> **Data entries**
··········
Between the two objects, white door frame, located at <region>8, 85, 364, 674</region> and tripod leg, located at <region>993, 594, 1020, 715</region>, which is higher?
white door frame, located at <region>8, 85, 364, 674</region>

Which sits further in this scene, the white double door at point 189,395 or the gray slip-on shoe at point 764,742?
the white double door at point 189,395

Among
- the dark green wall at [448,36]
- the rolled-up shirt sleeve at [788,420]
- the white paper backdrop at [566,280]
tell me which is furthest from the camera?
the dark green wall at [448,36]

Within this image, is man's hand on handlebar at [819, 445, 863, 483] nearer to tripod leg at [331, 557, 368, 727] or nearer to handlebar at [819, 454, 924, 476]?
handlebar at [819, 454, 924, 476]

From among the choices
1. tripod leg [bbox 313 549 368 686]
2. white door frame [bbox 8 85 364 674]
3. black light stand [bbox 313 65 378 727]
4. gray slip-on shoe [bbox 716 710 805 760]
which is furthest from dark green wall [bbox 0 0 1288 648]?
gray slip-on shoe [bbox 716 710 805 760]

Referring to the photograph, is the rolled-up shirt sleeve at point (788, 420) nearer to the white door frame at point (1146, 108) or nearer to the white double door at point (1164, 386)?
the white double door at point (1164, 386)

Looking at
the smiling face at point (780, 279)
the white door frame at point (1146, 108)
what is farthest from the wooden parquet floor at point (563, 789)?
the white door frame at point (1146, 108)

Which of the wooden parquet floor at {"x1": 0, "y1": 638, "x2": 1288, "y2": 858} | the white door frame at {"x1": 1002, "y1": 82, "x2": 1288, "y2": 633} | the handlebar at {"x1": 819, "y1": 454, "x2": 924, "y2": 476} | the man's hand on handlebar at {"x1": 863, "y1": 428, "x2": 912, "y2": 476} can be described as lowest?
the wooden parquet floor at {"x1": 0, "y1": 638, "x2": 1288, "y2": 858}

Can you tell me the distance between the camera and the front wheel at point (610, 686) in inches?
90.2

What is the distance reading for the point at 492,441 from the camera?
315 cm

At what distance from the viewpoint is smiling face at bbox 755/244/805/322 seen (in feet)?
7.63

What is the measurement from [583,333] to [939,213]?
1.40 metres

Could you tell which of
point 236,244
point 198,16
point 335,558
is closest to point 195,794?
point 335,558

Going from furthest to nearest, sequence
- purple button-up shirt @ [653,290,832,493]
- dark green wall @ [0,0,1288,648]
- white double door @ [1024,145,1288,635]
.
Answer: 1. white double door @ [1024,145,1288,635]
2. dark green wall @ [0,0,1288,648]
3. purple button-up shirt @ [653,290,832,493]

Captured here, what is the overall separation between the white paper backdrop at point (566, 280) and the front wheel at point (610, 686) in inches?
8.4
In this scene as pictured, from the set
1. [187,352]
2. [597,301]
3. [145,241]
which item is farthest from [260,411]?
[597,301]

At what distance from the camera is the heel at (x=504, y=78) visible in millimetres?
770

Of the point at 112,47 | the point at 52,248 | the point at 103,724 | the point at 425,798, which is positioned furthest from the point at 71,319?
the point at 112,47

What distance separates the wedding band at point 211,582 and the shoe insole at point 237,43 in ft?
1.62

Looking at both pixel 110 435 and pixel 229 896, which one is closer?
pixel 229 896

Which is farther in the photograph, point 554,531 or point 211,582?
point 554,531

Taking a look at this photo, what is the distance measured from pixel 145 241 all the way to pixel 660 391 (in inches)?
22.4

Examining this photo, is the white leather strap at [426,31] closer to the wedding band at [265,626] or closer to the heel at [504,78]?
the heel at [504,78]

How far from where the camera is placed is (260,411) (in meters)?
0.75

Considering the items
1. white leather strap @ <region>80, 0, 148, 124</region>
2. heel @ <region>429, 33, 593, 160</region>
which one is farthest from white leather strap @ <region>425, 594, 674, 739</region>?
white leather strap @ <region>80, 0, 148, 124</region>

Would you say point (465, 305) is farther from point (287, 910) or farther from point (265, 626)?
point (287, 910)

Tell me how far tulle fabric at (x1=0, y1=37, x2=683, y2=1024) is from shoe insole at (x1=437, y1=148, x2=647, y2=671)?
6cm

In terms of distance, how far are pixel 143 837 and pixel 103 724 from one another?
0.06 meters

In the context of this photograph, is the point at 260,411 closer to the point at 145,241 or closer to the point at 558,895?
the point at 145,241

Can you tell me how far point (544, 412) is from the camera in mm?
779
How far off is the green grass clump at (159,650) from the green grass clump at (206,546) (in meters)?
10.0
··········
> **What to produce**
Take the entries above and transcribe them exactly.

> **Exercise answer**
Between the two objects, white door frame, located at <region>8, 85, 364, 674</region> and tripod leg, located at <region>993, 594, 1020, 715</region>, which is higher?
white door frame, located at <region>8, 85, 364, 674</region>

Which sits further in this scene, the white double door at point 189,395 or the gray slip-on shoe at point 764,742?
the white double door at point 189,395

Among
- the dark green wall at [448,36]
- the rolled-up shirt sleeve at [788,420]
- the white paper backdrop at [566,280]
tell me which is furthest from the camera?
the dark green wall at [448,36]

Within this image, is man's hand on handlebar at [819, 445, 863, 483] nearer to tripod leg at [331, 557, 368, 727] or nearer to handlebar at [819, 454, 924, 476]?
handlebar at [819, 454, 924, 476]

From among the choices
1. tripod leg [bbox 313 549 368 686]
2. white door frame [bbox 8 85 364 674]
3. black light stand [bbox 313 65 378 727]
4. gray slip-on shoe [bbox 716 710 805 760]
which is furthest from dark green wall [bbox 0 0 1288 648]?
gray slip-on shoe [bbox 716 710 805 760]

Referring to the photograph, is the rolled-up shirt sleeve at point (788, 420) nearer to the white door frame at point (1146, 108) or nearer to the white double door at point (1164, 386)?
the white double door at point (1164, 386)

Looking at
the smiling face at point (780, 279)
the white door frame at point (1146, 108)
what is farthest from the wooden parquet floor at point (563, 789)?
the white door frame at point (1146, 108)

Which of the wooden parquet floor at {"x1": 0, "y1": 638, "x2": 1288, "y2": 858} | the white door frame at {"x1": 1002, "y1": 82, "x2": 1288, "y2": 633} | the handlebar at {"x1": 819, "y1": 454, "x2": 924, "y2": 476} | the man's hand on handlebar at {"x1": 863, "y1": 428, "x2": 912, "y2": 476} can be described as lowest?
the wooden parquet floor at {"x1": 0, "y1": 638, "x2": 1288, "y2": 858}

Can you tell me the distance between the camera and the front wheel at point (610, 686) in inches?
90.2

What is the distance reading for the point at 492,441 from the camera?
315 cm

At what distance from the viewpoint is smiling face at bbox 755/244/805/322 seen (in feet)?
7.63

What is the measurement from [583,333] to [939,213]?
1.40 metres

Could you tell which of
point 236,244
point 198,16
point 335,558
is closest to point 195,794?
point 335,558

Going from furthest to nearest, sequence
- purple button-up shirt @ [653,290,832,493]
- dark green wall @ [0,0,1288,648]
- white double door @ [1024,145,1288,635]
.
Answer: 1. white double door @ [1024,145,1288,635]
2. dark green wall @ [0,0,1288,648]
3. purple button-up shirt @ [653,290,832,493]

Captured here, what is the overall separation between the white paper backdrop at point (566, 280) and the front wheel at point (610, 686) in inches?
8.4
In this scene as pictured, from the set
1. [187,352]
2. [597,301]
3. [145,241]
which item is farthest from [260,411]?
[597,301]

At what distance from the camera is the heel at (x=504, y=78) visible in millimetres?
770

Of the point at 112,47 | the point at 52,248 | the point at 103,724 | the point at 425,798, which is positioned furthest from the point at 71,319?
the point at 112,47

What distance separates the wedding band at point 211,582 and the shoe insole at point 237,43 in ft?
1.62

Looking at both pixel 110 435 and pixel 229 896, which one is closer?
pixel 229 896

Which is farther in the photograph, point 554,531 or point 211,582?
point 554,531

Taking a look at this photo, what is the distance measured from pixel 145 241 all the way to pixel 660 391 (in inches)?
22.4

Examining this photo, is the white leather strap at [426,31] closer to the wedding band at [265,626] or closer to the heel at [504,78]?
the heel at [504,78]

How far from where the camera is placed is (260,411) (in meters)?
0.75

Considering the items
1. white leather strap @ <region>80, 0, 148, 124</region>
2. heel @ <region>429, 33, 593, 160</region>
which one is farthest from white leather strap @ <region>425, 594, 674, 739</region>?
white leather strap @ <region>80, 0, 148, 124</region>

Would you say point (465, 305) is farther from point (287, 910) or farther from point (265, 626)?
point (287, 910)

Tell me how far tulle fabric at (x1=0, y1=37, x2=683, y2=1024) is from shoe insole at (x1=437, y1=148, x2=647, y2=671)?
6cm

In terms of distance, how far are pixel 143 837 and pixel 103 724 from one another?
0.06 meters

In the context of this photograph, is the point at 260,411 closer to the point at 145,241 or closer to the point at 558,895?
the point at 145,241

Can you tell me how far point (544, 412) is from the camera in mm?
779
How far off is the green grass clump at (159,650) from the green grass clump at (206,546) (in meters)?
10.0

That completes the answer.